И ведь ясно, что поездка в Чистополь увенчалась успехом – если целью был переезд. Разрешение-то было получено! Найти жилье – все говорили – проблема решаемая; хорошие люди обещали помочь и в поисках работы… В этих известных нам обстоятельствах сторонний взгляд не находит туника.
Остаются неизвестные.
И еще остается наше знание о полной утрате Мариной Ивановной внутреннего спокойствия.
Влево от новых ворот кладбища – маленькая ограда; это еще одна предполагаемая могила Марины Цветаевой. Фотография А. Полозова
Спустя два года Мур признался в письме к Гуревичу, что незадолго до трагической гибели мать «совсем потеряла голову», а он только злился за ее «внезапное превращение». Приведу без сокращений эти три важные фразы из письма, написанного Муром 8 января 1943 года:
«Я вспоминаю М. И. в дни эвакуации из Москвы, ее предсмертные дни в Татарии.
Она совсем потеряла голову, потеряла волю.
Она была одно страдание. Я тогда совсем не понимал ее и злился за ее внезапное превращение».
Отметим: для сына, который был рядом с матерью все эти месяцы, ее состояние незадолго до гибели выглядело как «внезапное превращение».
Однако осознает это Мур позже.
В Елабуге же в последние дни августа, когда силы матери на исходе, а ее душевное напряжение усугубляется физическим недомоганием, шестнадцатилетний подросток, крайне раздосадованный новой отсрочкой отъезда, не находит в себе ни единой капли сочувствия.
Он зол и жесток.
В его дневнике 30 августа появляется запись:
«Мать как вертушка совершенно не знает, оставаться ей здесь или переезжать в Ч. Она пробует добиться от меня “решающего слова”, но я отказываюсь это “решающее слово” произнести, потому что не хочу, чтобы ответственность за грубые ошибки матери падала на меня. ‹…› Пусть покажет на деле, насколько она понимает, что мне больше всего нужно.

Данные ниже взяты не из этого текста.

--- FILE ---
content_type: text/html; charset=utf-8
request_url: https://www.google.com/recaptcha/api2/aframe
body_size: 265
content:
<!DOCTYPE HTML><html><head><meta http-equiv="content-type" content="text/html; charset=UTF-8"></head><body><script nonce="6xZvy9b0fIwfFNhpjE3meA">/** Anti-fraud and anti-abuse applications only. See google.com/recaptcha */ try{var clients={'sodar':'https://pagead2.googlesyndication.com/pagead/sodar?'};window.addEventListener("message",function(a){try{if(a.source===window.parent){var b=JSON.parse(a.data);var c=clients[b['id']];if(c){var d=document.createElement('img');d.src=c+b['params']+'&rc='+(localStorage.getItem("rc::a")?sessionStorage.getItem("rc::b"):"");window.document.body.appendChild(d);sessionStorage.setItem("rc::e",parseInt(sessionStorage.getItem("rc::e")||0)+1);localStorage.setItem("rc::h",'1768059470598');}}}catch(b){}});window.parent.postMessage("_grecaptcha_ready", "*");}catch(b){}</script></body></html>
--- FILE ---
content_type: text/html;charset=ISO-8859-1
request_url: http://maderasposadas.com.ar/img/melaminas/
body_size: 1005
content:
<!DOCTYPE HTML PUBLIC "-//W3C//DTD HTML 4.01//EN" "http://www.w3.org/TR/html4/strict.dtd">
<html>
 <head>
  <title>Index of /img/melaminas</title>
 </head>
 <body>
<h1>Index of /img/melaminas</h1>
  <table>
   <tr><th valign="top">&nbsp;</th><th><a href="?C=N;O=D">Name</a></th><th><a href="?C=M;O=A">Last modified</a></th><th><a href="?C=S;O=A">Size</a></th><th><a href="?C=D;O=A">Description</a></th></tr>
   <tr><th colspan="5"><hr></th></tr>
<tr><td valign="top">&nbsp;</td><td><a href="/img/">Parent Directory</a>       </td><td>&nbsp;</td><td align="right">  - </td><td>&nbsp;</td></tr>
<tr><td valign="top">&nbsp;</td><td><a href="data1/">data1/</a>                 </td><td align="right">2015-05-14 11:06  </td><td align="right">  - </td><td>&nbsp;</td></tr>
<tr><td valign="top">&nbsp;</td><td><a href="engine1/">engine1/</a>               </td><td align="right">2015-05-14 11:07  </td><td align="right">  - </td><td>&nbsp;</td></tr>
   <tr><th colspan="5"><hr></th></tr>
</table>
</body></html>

Во всех романах и историях, во всех автобиографиях родители из кожи вон лезут, чтобы обеспечить образование своих rejetons[36]‹…› Мать совершенно не знает, чего хотеть. Я, несмотря на “мрачные окраины”, склонен ехать в Чистополь, потому что там много народа, но я там не был, не могу судить, матери – видней. ‹…› Мое пребывание в Елабуге кажется мне настоящим кошмаром. Главное, это все время меняющиеся решения матери, это ужасно».
Фрагмент письма Г. Эфрона С. Д. Гуревичу от 25 мая 1942 г.

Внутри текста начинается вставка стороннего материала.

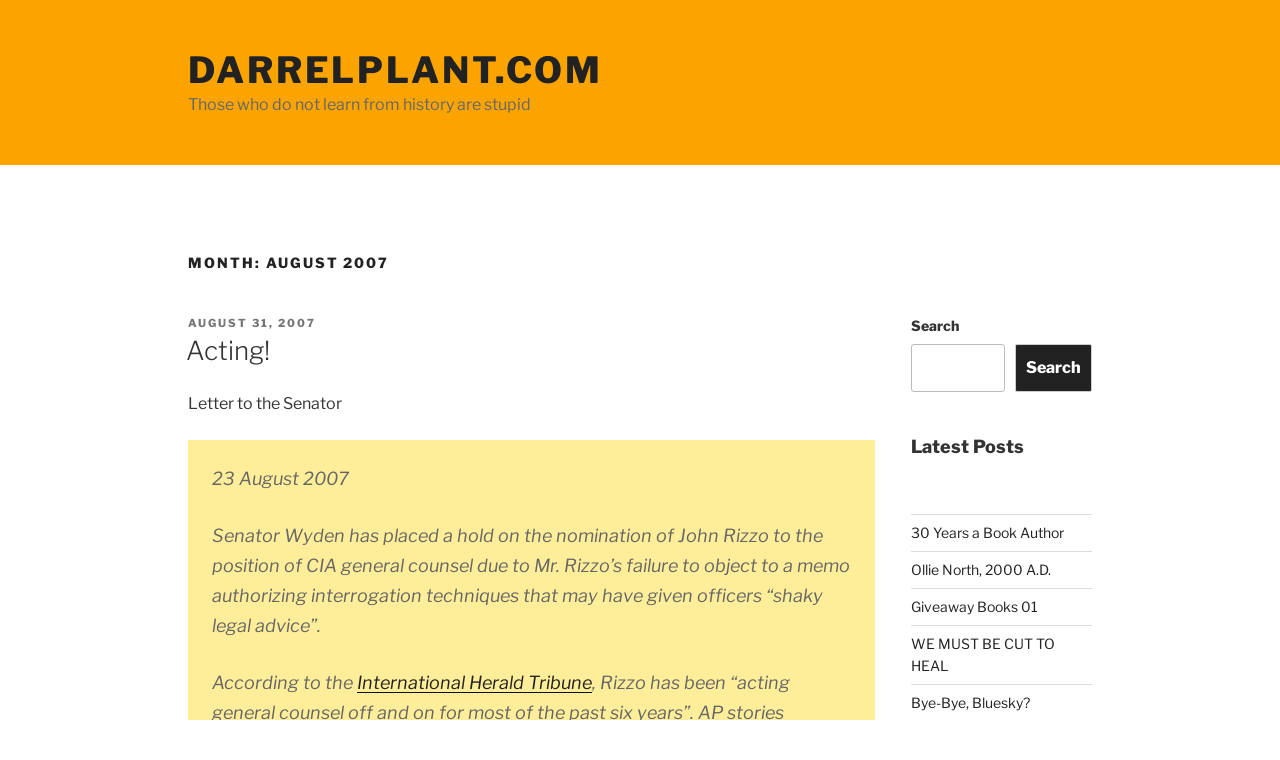

--- FILE ---
content_type: text/css
request_url: https://www.darrelplant.com/wp-content/themes/darrelplant-twentyseventeen-child/style.css?ver=6.9
body_size: 63
content:
/*
 Theme Name:   darrelplant Twenty Seventeen Child
 Description:  darrelplant Twenty Seventeen Child Theme
 Author:       Darrel Plant
 Author URI:   https://wwwdarrelplant.com
 Template:     twentyseventeen
 Text Domain:  darrelplanttwentyseventeenchild
*/

@media screen and (min-width: 48em) {
	.has-sidebar:not(.error404) #primary {
		width: 76%;
	}
	.has-sidebar #secondary {
		width: 20%;
	}
}


blockquote {
	background-color: #ffee99;
	padding: 1.5rem;
	margin-bottom: 2rem;
}
article blockquote:last-of-type {
	margin-bottom: 0;
}
.custom-header {
	background-color: #fba400;
}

Что из записанного в тот день сын произнес вслух?..
Неожиданным дополнением к этой дневниковой записи оказался мой разговор с елабужским другом Мура Дмитрием Саконским. Я разыскала его уже в восьмидесятые годы в редакции журнала «Новый мир», он работал там в отделе критики. Елабужские дни уже отошли в далекое прошлое, рассказ Саконского был лаконичен, но некоторые его подробности показались мне очень значимыми. Друг Мура вспомнил, в частности, как тот жаловался ему на деспотический характер матери; она настойчиво пыталась руководить им – что читать, с кем дружить и гулять. А ведь Муру еще в феврале исполнилось шестнадцать, и самостоятельный характер его явственно сформировался. Увы, повторялась история середины тридцатых годов с повзрослевшей Ариадной. Но тогда новую подсветку получает и непримиримая жесткость дневниковой записи сына 30 августа.

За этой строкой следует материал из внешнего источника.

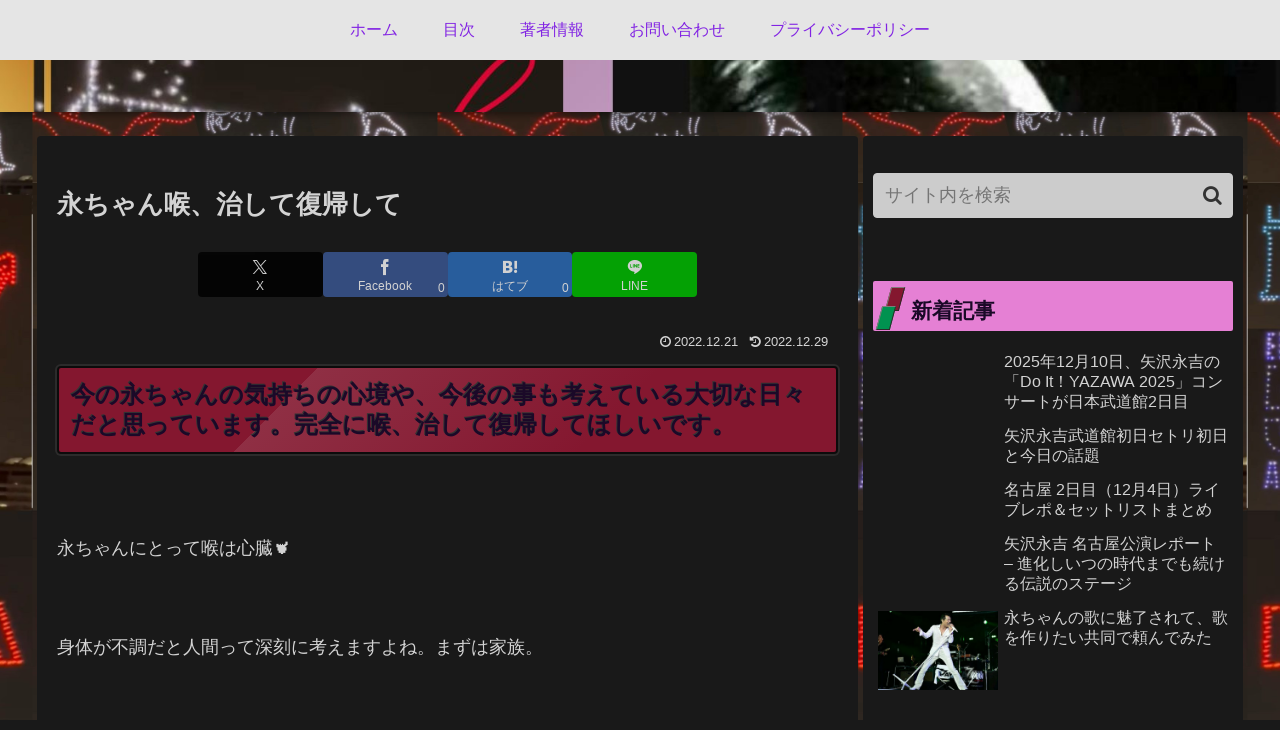

--- FILE ---
content_type: text/html; charset=utf-8
request_url: https://www.google.com/recaptcha/api2/aframe
body_size: 267
content:
<!DOCTYPE HTML><html><head><meta http-equiv="content-type" content="text/html; charset=UTF-8"></head><body><script nonce="_Wfa7o5XySDsCTZVHLLIhQ">/** Anti-fraud and anti-abuse applications only. See google.com/recaptcha */ try{var clients={'sodar':'https://pagead2.googlesyndication.com/pagead/sodar?'};window.addEventListener("message",function(a){try{if(a.source===window.parent){var b=JSON.parse(a.data);var c=clients[b['id']];if(c){var d=document.createElement('img');d.src=c+b['params']+'&rc='+(localStorage.getItem("rc::a")?sessionStorage.getItem("rc::b"):"");window.document.body.appendChild(d);sessionStorage.setItem("rc::e",parseInt(sessionStorage.getItem("rc::e")||0)+1);localStorage.setItem("rc::h",'1765662080714');}}}catch(b){}});window.parent.postMessage("_grecaptcha_ready", "*");}catch(b){}</script></body></html>

--- FILE ---
content_type: application/javascript; charset=utf-8;
request_url: https://dalc.valuecommerce.com/app3?p=888412372&_s=https%3A%2F%2Fmalian.biz%2F%25E6%25B0%25B8%25E3%2581%25A1%25E3%2582%2583%25E3%2582%2593%25E5%2596%2589%25E3%2580%2581%25E6%25B2%25BB%25E3%2581%2597%25E3%2581%25A6%25E5%25BE%25A9%25E5%25B8%25B0%25E3%2581%2597%25E3%2581%25A6%2F&vf=iVBORw0KGgoAAAANSUhEUgAAAAMAAAADCAYAAABWKLW%2FAAAAMElEQVQYV2NkFGP4n6F%2Bl0HssDIDY0ou8381mVCGBsa1DIy7ubr%2BBzzLYWgQ4GIAAN86C6Q%2FyVO4AAAAAElFTkSuQmCC
body_size: 554
content:
vc_linkswitch_callback({"t":"693ddd7f","r":"aT3dfwANa6oDiolYCooAHwqKBtRQfQ","ub":"aT3dfwAAZG0DiolYCooFuwqKC%2FD2iw%3D%3D","vcid":"VskaVP8KifI1bKtLeIjBfRzHwk8KptlJ7aPd2NRPTuF5hVQwcWLHSi2HALAxO6kBGl7w4MLNFmCH8tWXw2FSB4QVRg9StZQSyE_woHj5EREZpkc6MU9W8bwj2xlLgo15vN651aT9qt7I_Gc4O9SFbX8EOorscoWXR1LIql7kIz1Y_1P93DL8aeknLmuRqZPU","vcpub":"0.879530","s":3661855,"travel.yahoo.co.jp":{"a":"2761515","m":"2244419","g":"4294a5898c"},"biz.travel.yahoo.co.jp":{"a":"2761515","m":"2244419","g":"4294a5898c"},"l":5,"p":888412372})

Не пройдет и суток после этой записи до того момента, как ноги подкосятся у юнца, пытавшегося рассуждать об ответственности.
Он сядет прямо в дорожную пыль, услышав от хозяйки дома о том, что матери уже нет в живых…
11
31 августа 1941 года.
А Яркий солнечный день. Все ушли из дома, кроме нее, и она знала, что ушли надолго. Три записки, оставленные на столе, лаконичны, но каждое слово в них – выверено.